If you hang out on Meta Stack Overflow, you may have noticed news from time to time about A/B tests of various features here at Stack Overflow. We use A/B testing to compare a new version to a baseline for a design, a machine learning model, or practically any feature of what we do here at Stack Overflow; these tests are part of our decision-making process. Which version of a button, predictive model, or ad is better? We don’t have to guess blindly, but instead we can use tests as part of our decision-making toolkit.

I get excited about A/B tests because tests like these harness the power of statistics and data to impact the day-to-day details of our business choices. Des Navadeh is the product manager of the Jobs team here at Stack Overflow, and she has used testing extensively on her team to guide decisions. Des says, “A/B testing helps us gain confidence in the change we’re making. It helps us validate new ideas and guides decision making. Without A/B testing, we’re leaving much of what we do up to chance.”

At the same time, there can be confusion about how to approach an A/B test, what the statistical concepts involved in such a test are, and what you do before a test vs. after a test. Des and her team have learned a lot by implementing many tests, but also have had some stumbles. “We didn’t realize it at the time, but when we started A/B testing, we took a very strict approach in the calculations to determine sample size. As a result, we were running tests for an unnecessary length of time and most were deemed inconclusive. We basically set up our tests to be almost 100% confident which isn’t very realistic or productive!” Des says.

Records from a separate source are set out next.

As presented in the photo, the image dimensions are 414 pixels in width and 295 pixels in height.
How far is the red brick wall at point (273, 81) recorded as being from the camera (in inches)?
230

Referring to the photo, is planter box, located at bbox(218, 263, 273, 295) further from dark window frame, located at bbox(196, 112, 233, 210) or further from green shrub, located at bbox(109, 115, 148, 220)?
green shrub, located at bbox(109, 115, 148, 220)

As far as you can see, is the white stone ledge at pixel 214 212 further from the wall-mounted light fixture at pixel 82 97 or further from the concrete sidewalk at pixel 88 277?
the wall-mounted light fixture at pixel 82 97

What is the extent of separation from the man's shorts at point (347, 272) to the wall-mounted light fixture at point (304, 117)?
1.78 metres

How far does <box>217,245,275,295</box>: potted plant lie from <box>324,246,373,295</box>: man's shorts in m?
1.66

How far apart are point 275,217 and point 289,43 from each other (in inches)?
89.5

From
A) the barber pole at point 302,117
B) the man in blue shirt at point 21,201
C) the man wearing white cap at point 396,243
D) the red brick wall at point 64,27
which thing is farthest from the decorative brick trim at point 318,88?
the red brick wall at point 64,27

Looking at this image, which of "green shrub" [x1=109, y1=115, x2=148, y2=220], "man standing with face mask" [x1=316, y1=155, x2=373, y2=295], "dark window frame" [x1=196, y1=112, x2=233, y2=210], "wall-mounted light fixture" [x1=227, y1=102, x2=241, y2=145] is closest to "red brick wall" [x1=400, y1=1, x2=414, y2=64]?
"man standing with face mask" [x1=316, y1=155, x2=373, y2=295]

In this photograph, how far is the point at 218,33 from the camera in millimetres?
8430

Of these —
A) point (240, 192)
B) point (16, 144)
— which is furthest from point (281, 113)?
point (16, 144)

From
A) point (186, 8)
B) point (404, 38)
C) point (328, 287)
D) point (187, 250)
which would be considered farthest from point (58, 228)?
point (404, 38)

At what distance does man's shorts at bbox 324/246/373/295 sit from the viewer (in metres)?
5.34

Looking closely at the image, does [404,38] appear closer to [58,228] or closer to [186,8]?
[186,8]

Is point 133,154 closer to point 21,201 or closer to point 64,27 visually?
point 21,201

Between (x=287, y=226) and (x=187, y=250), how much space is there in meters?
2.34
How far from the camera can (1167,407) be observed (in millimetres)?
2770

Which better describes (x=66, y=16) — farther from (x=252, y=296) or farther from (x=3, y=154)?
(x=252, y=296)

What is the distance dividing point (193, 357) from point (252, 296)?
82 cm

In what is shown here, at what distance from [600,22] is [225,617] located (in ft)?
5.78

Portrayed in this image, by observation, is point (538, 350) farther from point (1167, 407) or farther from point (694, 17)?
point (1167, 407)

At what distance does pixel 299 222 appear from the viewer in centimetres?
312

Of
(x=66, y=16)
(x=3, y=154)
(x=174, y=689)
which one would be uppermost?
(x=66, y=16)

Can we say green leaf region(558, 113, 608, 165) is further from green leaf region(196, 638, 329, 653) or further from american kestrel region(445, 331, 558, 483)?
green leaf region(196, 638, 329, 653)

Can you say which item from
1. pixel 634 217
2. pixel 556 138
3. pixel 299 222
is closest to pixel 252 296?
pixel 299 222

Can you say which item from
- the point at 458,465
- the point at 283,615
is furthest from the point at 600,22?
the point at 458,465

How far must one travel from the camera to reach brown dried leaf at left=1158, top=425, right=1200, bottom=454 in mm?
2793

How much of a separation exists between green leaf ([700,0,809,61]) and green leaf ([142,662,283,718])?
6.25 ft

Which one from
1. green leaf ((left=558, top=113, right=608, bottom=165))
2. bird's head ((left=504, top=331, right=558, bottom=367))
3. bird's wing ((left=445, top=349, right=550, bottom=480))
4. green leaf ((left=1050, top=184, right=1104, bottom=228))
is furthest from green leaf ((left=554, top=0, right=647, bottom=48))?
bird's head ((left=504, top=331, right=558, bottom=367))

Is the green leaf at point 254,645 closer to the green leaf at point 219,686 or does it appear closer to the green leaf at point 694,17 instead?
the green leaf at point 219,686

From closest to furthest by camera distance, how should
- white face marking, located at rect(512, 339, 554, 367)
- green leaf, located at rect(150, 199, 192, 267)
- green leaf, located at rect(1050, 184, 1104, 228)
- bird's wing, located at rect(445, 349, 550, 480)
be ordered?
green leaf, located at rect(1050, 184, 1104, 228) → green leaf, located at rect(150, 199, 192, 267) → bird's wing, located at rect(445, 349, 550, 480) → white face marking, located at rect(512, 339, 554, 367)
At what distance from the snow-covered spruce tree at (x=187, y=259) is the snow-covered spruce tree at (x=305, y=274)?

To start testing off on the right foot, we need to plan for an A/B test and perform a power calculation. This requires defining a hypothesis and test groups, and then considering two questions.

  • How sure do we need to be that we are measuring a real change?
  • How big is the change we expect to see because of the new version, compared to the baseline?

Let’s start with the first question.

How sure do you need to be?

I am sad to have to break this to you all, but the answer to that first question can’t be 100%. When we measure something in the real world, we never measure with exact accuracy and precision. (That’s basically why I have a job, I think!) There are two main quantities that statisticians use to talk about how much and in what way we can be wrong in measuring.

  • What percentage of the time are we willing to miss a real effect? This is measured by power.
  • What percentage of the time are we willing to be fooled into seeing an effect by random chance? This is called significance level, and more precisely, we would state this as the probability of rejecting the null hypothesis.

We also talk about these kinds of errors as the false negative rate and false positive rate, which can be very easy to understand given the right example.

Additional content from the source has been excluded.